Michael Eric Dyson *93’s Long Time Coming (St. Martin’s Press) explores anti-Blackness in America in five chapters, each dedicated to a Black life taken by police or extremism, from Breonna Taylor to the Rev. Clementa Pinckney. Dyson traces anti-Blackness throughout the nation’s history and ends with steps for overcoming systemic racism.


Written after decades of fielding questions from new parents about the traditional Jewish circumcision ceremony, OB-GYN Henry M. Lerner ’71 covers logistical, religious, and historical questions in So You Want to Make a Bris: Everything You Need to Know About Having a Bris for Your Newborn Son (Outskirts Press).


Jeff Schwartz *87 considers changes that must be made to create a successful 21st-century workplace in Work Disrupted (Wiley). Topics include how employers can lead and build resilience and how COVID-19 might change work forever.


Lori Banov Kaufmann ’81’s historical novel Rebel Daughter (Penguin Random House) follows a young Jewish woman in 70 C.E. Jerusalem during the city’s historic destruction, focusing on true events and the emotional fallout of violence. 


In Mukund Gnanadesikan ’92’s novel Errors of Omission (Adelaide Books), aspiring singer Irina Petrova and ER physician Raj Patel meet when Petrova is rushed to Patel’s hospital. Petrova, who is in New York after fleeing the Russian sex trade, and Patel, consumed with grief for his late parents, come together over shared tragedy.

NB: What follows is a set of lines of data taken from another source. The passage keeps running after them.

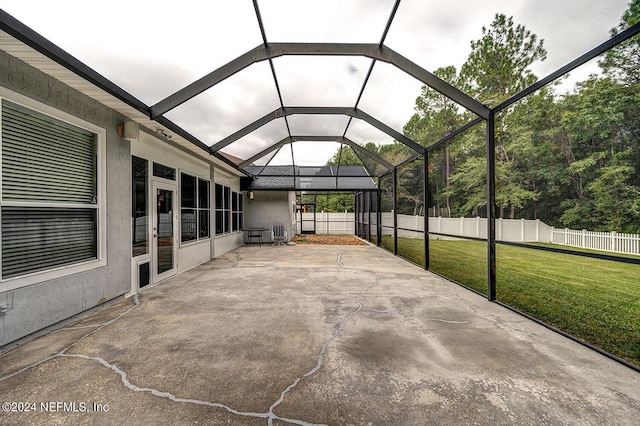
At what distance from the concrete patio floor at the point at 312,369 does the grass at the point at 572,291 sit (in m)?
0.85

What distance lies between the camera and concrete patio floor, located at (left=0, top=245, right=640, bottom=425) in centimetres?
161

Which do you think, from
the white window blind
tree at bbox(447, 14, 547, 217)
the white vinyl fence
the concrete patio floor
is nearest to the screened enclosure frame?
the white window blind

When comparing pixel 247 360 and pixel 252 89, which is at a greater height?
pixel 252 89

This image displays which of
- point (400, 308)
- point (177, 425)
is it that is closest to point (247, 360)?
point (177, 425)

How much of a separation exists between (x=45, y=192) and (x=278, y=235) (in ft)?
29.5

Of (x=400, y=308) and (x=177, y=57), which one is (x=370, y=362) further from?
(x=177, y=57)

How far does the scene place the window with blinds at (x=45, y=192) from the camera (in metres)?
2.45

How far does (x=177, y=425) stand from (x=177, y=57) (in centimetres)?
409

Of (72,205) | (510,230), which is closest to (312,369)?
(72,205)

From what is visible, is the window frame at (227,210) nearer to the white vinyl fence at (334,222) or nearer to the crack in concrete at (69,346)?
the crack in concrete at (69,346)

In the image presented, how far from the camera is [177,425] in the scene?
4.91 ft

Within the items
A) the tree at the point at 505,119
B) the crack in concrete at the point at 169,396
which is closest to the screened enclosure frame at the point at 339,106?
the crack in concrete at the point at 169,396

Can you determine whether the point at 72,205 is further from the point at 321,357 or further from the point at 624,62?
the point at 624,62

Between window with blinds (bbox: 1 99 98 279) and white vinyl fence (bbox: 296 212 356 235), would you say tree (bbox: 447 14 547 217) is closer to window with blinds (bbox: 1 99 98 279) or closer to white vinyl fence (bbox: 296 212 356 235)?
white vinyl fence (bbox: 296 212 356 235)
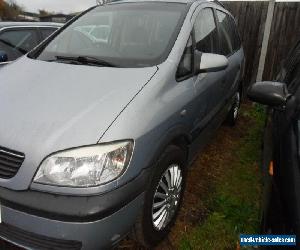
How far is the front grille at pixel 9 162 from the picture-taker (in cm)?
207

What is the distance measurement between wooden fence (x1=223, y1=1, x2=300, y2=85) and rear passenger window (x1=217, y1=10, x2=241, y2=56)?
6.40 feet

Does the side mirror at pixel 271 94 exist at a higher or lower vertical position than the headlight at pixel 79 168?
higher

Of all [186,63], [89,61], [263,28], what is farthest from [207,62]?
[263,28]

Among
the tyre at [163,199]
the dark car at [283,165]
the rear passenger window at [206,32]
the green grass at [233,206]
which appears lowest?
the green grass at [233,206]

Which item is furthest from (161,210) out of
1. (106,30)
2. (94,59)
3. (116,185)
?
(106,30)

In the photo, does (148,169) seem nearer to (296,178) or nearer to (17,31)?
(296,178)

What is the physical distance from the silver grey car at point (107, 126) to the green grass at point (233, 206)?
32 centimetres

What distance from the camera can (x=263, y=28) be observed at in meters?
7.02

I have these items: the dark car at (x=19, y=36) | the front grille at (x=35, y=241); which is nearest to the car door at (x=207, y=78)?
the front grille at (x=35, y=241)

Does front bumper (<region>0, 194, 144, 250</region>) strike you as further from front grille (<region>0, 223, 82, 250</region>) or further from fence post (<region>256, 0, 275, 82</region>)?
fence post (<region>256, 0, 275, 82</region>)

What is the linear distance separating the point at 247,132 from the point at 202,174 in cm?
194

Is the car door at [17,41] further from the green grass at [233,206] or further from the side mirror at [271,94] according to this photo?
the side mirror at [271,94]

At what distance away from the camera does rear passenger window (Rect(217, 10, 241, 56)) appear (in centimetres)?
433

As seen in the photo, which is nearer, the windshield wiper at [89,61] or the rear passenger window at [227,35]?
the windshield wiper at [89,61]
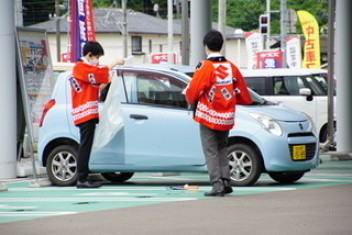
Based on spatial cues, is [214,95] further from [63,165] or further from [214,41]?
[63,165]

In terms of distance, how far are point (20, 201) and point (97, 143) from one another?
1832 millimetres

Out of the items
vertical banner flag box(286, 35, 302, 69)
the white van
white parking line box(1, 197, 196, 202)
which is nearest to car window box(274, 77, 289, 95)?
the white van

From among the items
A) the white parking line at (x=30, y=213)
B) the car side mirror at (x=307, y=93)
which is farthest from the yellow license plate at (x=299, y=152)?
the car side mirror at (x=307, y=93)

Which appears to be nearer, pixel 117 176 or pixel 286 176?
pixel 286 176

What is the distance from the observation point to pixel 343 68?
20.5 m

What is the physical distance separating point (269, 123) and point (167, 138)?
1.30 metres

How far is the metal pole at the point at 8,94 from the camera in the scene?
1446 centimetres

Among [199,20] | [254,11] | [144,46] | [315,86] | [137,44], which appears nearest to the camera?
[199,20]

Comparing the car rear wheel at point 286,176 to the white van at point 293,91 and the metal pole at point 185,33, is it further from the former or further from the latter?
the white van at point 293,91

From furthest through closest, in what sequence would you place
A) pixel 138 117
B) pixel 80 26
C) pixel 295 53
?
pixel 295 53, pixel 80 26, pixel 138 117

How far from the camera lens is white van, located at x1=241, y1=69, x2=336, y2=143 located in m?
23.4

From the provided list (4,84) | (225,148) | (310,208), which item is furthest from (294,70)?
(310,208)

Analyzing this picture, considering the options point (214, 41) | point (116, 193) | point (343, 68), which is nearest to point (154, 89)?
point (116, 193)

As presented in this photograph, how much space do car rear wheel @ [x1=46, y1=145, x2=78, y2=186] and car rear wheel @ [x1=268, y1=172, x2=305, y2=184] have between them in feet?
8.52
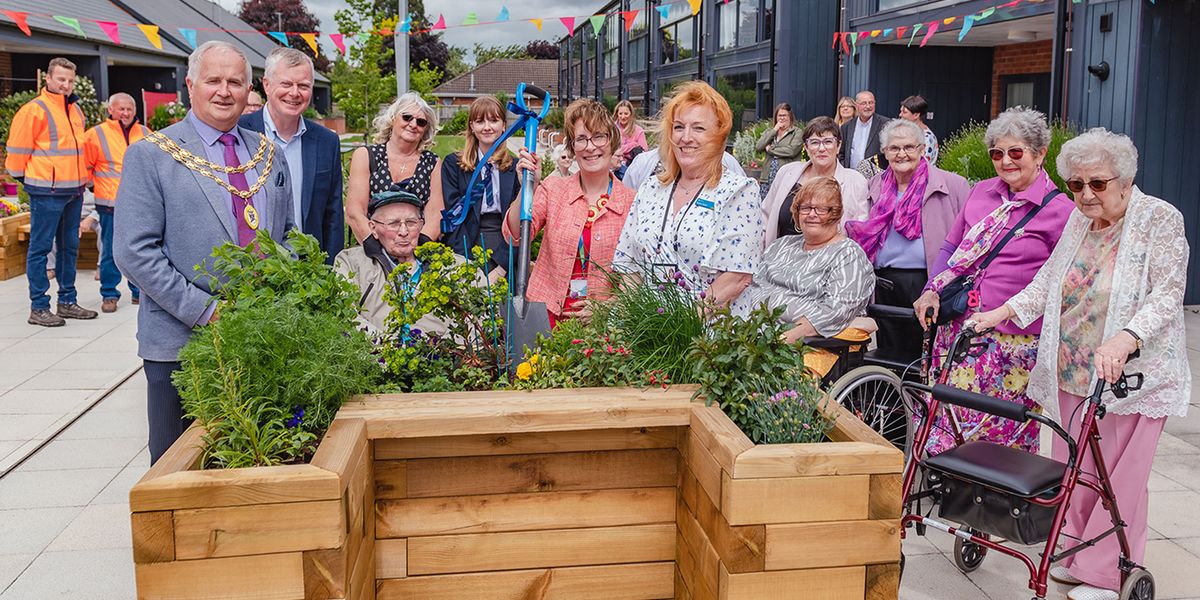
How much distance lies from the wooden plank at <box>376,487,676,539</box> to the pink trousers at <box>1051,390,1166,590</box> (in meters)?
1.67

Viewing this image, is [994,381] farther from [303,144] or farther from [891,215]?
[303,144]

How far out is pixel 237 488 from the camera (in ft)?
7.63

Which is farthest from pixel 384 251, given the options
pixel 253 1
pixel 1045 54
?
pixel 253 1

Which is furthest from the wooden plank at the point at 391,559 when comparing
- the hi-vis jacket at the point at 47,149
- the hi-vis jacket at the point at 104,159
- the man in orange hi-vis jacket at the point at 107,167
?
the hi-vis jacket at the point at 104,159

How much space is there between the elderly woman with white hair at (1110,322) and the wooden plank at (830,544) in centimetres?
103

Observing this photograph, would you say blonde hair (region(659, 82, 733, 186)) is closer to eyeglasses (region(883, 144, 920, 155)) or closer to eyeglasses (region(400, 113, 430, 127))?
eyeglasses (region(883, 144, 920, 155))

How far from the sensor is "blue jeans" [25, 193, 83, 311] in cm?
837

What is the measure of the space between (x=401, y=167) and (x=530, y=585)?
2.83 m

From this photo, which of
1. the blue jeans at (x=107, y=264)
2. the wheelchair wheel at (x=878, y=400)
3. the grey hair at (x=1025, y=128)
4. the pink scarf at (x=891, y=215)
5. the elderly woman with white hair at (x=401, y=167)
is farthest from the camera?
the blue jeans at (x=107, y=264)

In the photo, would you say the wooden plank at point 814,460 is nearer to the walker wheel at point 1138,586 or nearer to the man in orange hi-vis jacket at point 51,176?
the walker wheel at point 1138,586

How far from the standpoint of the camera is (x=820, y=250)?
4504 millimetres

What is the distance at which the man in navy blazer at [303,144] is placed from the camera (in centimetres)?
428

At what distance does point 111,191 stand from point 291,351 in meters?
7.36

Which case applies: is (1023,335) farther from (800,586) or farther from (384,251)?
(384,251)
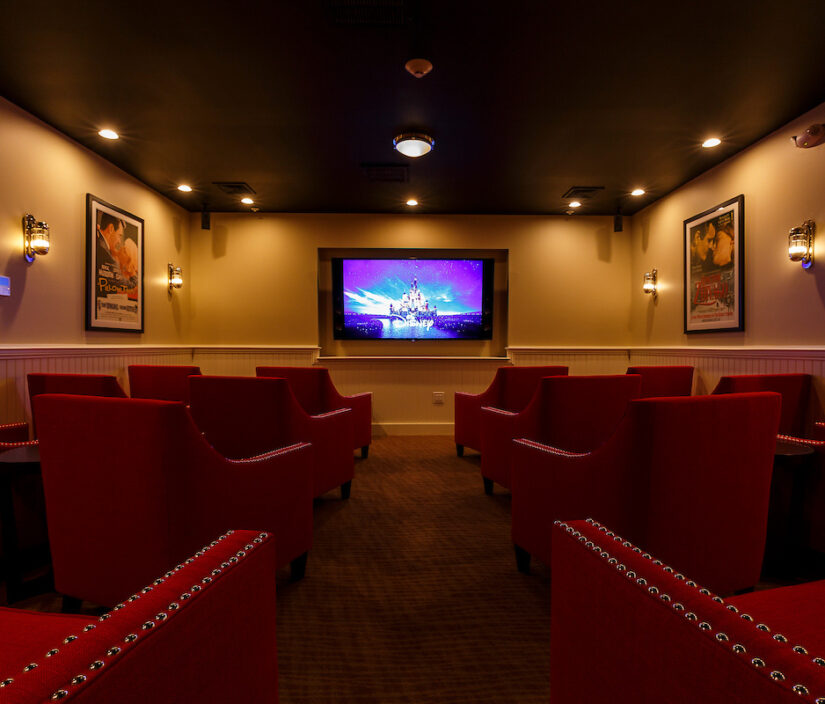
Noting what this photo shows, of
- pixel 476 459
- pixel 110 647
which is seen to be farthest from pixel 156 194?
pixel 110 647

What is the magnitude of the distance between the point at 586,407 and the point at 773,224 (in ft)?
9.25

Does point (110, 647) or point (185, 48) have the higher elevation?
point (185, 48)

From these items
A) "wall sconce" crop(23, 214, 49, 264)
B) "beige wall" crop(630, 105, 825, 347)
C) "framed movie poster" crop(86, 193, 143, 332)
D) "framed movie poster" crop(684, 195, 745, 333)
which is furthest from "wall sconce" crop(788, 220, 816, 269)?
"framed movie poster" crop(86, 193, 143, 332)

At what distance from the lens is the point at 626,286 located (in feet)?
19.3

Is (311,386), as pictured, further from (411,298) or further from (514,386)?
(411,298)

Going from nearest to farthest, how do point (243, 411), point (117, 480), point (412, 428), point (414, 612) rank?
point (117, 480) < point (414, 612) < point (243, 411) < point (412, 428)

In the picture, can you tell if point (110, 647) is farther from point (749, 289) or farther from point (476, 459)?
point (749, 289)

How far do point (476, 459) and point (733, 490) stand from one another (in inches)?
115

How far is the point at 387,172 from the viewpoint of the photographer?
173 inches

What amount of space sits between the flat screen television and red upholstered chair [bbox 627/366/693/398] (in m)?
2.27

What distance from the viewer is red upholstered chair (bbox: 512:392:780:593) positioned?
1.38 meters

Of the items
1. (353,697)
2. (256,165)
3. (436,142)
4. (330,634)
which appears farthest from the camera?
(256,165)

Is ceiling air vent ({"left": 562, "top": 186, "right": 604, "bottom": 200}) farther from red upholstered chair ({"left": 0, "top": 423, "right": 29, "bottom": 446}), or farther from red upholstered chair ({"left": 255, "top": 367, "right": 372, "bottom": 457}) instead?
red upholstered chair ({"left": 0, "top": 423, "right": 29, "bottom": 446})

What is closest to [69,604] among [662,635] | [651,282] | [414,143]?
[662,635]
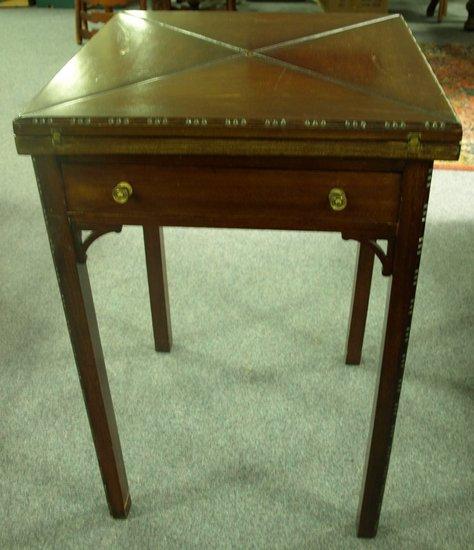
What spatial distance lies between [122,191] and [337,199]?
0.96 feet

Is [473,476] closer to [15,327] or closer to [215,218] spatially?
[215,218]

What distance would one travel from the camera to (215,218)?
0.93m

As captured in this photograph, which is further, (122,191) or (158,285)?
(158,285)

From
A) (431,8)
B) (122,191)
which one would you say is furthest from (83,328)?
(431,8)

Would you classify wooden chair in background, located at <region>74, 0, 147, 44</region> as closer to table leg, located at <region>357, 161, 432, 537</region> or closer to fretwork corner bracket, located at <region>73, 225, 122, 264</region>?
fretwork corner bracket, located at <region>73, 225, 122, 264</region>

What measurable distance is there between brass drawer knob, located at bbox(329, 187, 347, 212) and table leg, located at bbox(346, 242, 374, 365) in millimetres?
552

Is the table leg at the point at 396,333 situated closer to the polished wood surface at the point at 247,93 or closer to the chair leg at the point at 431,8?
the polished wood surface at the point at 247,93

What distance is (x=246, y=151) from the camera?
86 centimetres

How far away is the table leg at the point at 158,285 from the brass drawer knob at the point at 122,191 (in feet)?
1.91

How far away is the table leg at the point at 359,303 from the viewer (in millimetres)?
1479

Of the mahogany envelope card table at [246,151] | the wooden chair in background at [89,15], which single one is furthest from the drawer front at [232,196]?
the wooden chair in background at [89,15]

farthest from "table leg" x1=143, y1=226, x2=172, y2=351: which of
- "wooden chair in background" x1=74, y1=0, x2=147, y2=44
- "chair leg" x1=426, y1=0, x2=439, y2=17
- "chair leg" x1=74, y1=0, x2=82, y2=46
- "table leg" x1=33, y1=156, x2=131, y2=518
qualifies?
"chair leg" x1=426, y1=0, x2=439, y2=17

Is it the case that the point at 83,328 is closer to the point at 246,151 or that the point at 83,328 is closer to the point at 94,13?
the point at 246,151

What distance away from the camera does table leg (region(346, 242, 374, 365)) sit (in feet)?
4.85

In The Way of Bach: Three Years with the Man, the Music, and the Piano (Pegasus Books), Dan Moller *05 chronicles Johann Sebastian Bach’s life and times, drawing the reader into an intimate understanding of both the composer and the legacy of his music. 


Zena Hitz *05 explores what it means to be a lifelong learner in Lost In Thought (Princeton University Press). With stories from people in a wide range of professions and with many different hobbies, Hitz argues that learning for the pure pleasure of it is essential to the human experience.